The duration of the study will include the following periods:

* Pretreatment: 28 to 7 days before first infusion

* Treatment: Weekly for the first four consecutive weeks during 5-week treatment cycle

* Post-treatment: 3 - 4 weeks after last infusion.

Treatment may be continued until disease progression or unacceptable toxicity or patient refusal.

Study Timeline

• Study Start: 1999-10
• Primary Completion: 2002-08
• Study Completion: 2002-10
• Status Verified: 2012-12
• Study First Submitted: 2012-12-17
• Study First Submitted QC: 2012-12-21
• Last Update Submitted: 2012-12-21
• Study First Posted: 2012-12-24
• Last Update Posted: 2012-12-24

Recruitment & Eligibility

• Status: COMPLETED
• Sex: All
• Target Recruitment: 42

Inclusion Criteria

Not provided

Exclusion Criteria

1. Hematological malignancies

2. Pregnant or lactating women or women of childbearing potential (eg, not using adequate contraception)

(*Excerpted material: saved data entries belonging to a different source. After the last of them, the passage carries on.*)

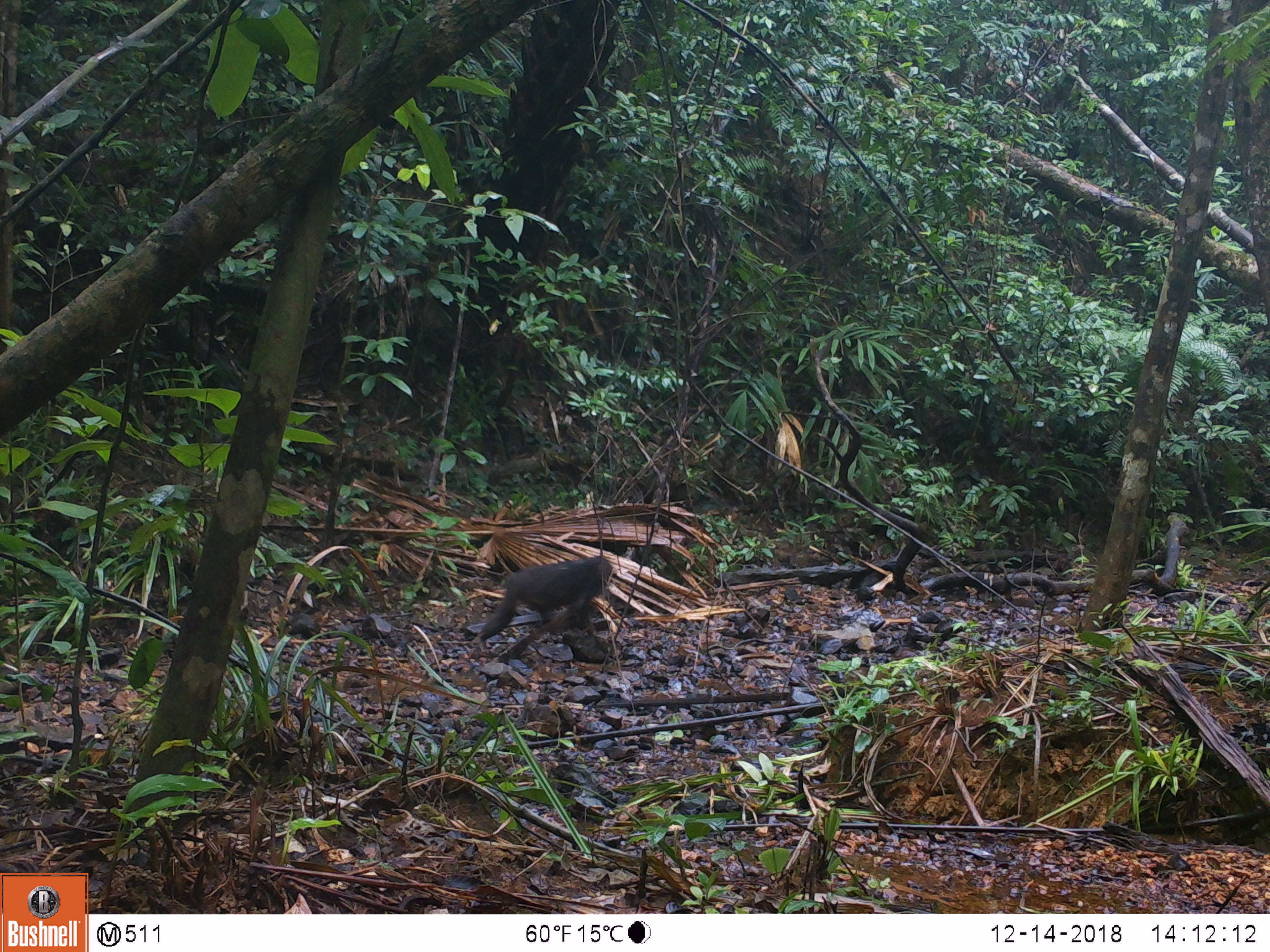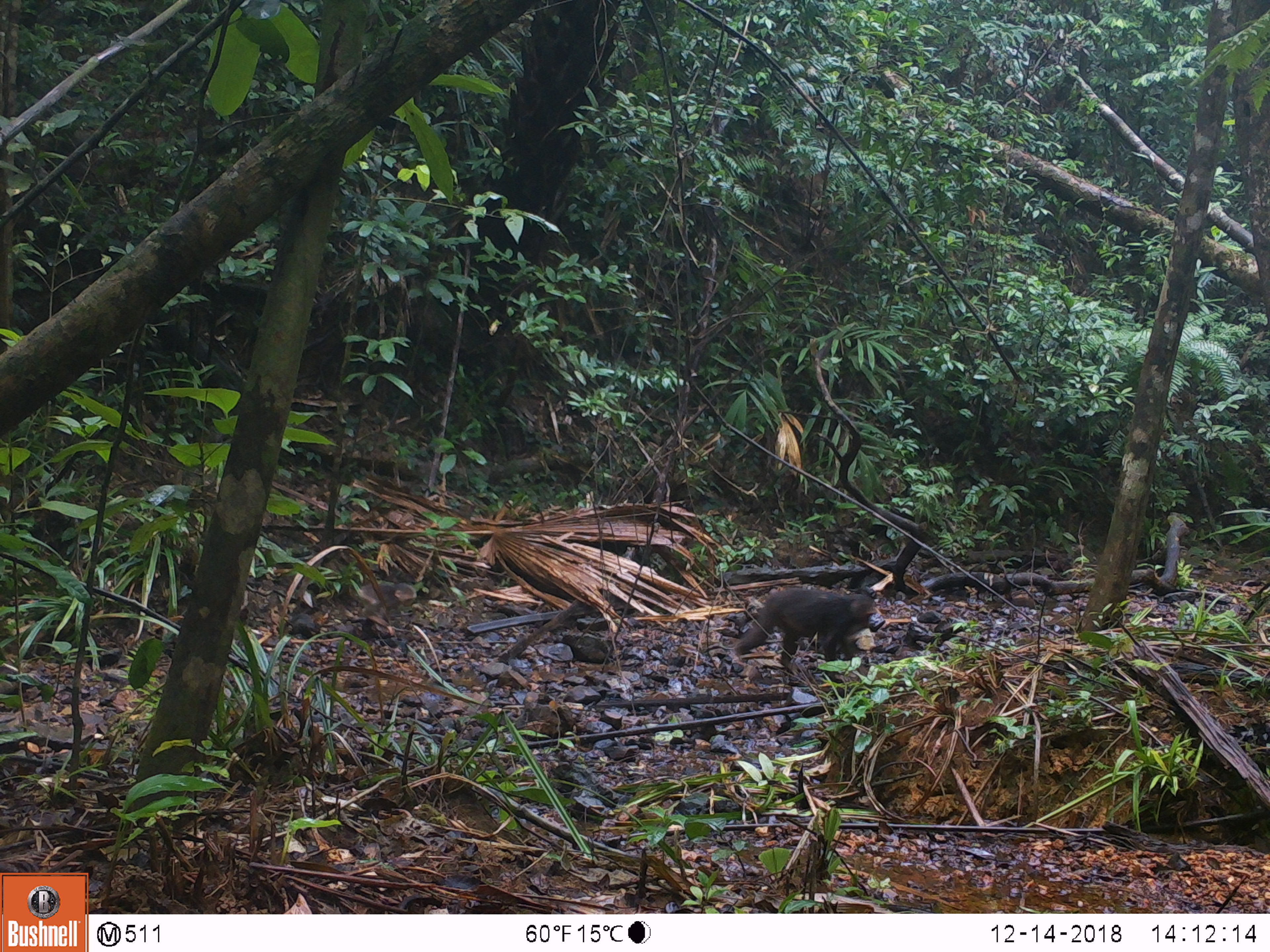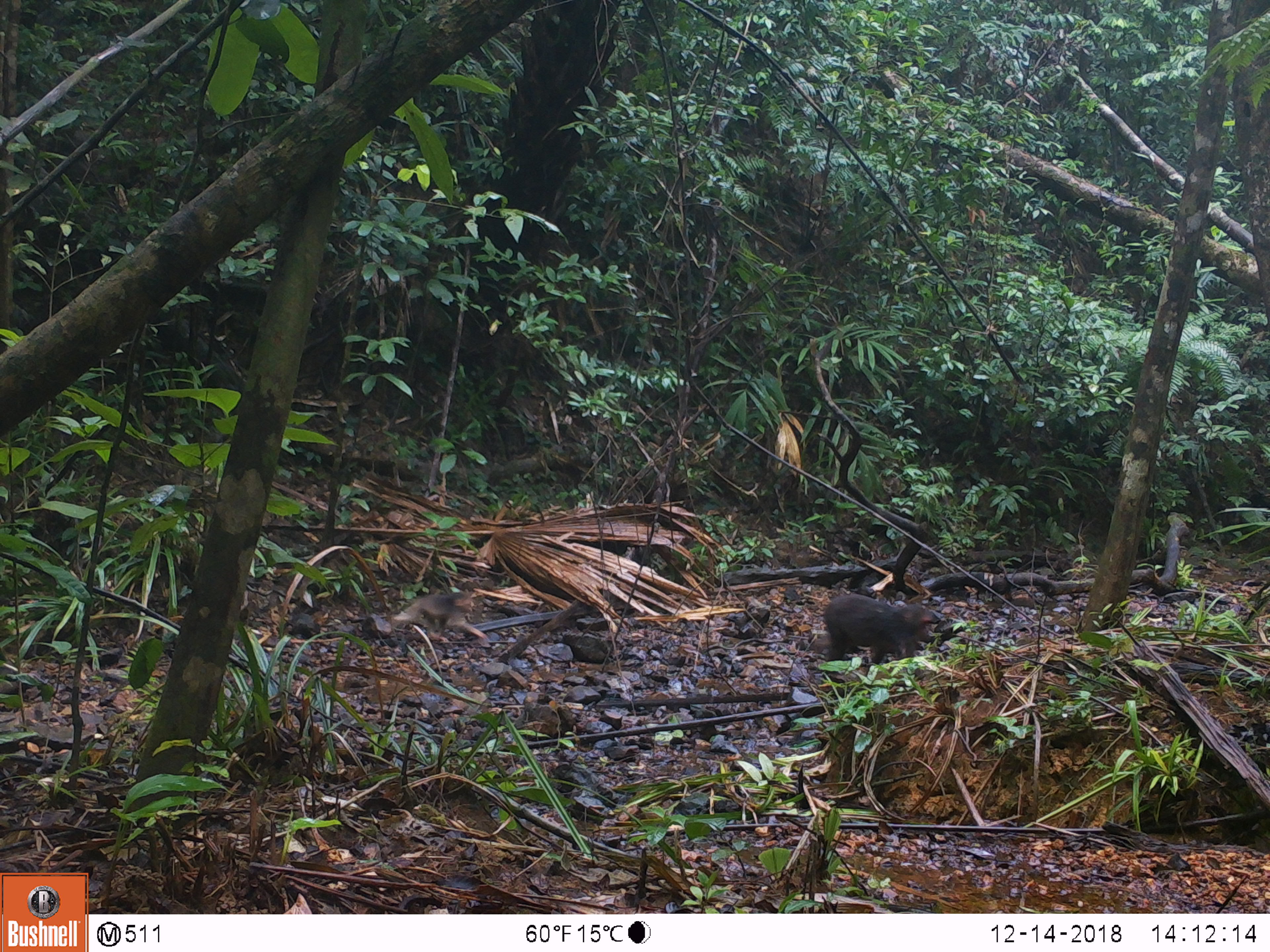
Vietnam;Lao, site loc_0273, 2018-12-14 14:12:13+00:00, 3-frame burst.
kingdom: Animalia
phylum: Chordata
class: Mammalia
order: Primates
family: Cercopithecidae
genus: Macaca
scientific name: Macaca arctoides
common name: stump-tailed macaque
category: stump tailed macaque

3. Symptomatic brain metastases

4. Previous extensive radiotherapy (>20% of bone marrow area)

5. Current peripheral neuropathy of any origin including significant residual symptoms due to the use of eg, vinca-alkaloids or platinum ≥Grade 2 according to the National Cancer Institute common terminology criteria for adverse events.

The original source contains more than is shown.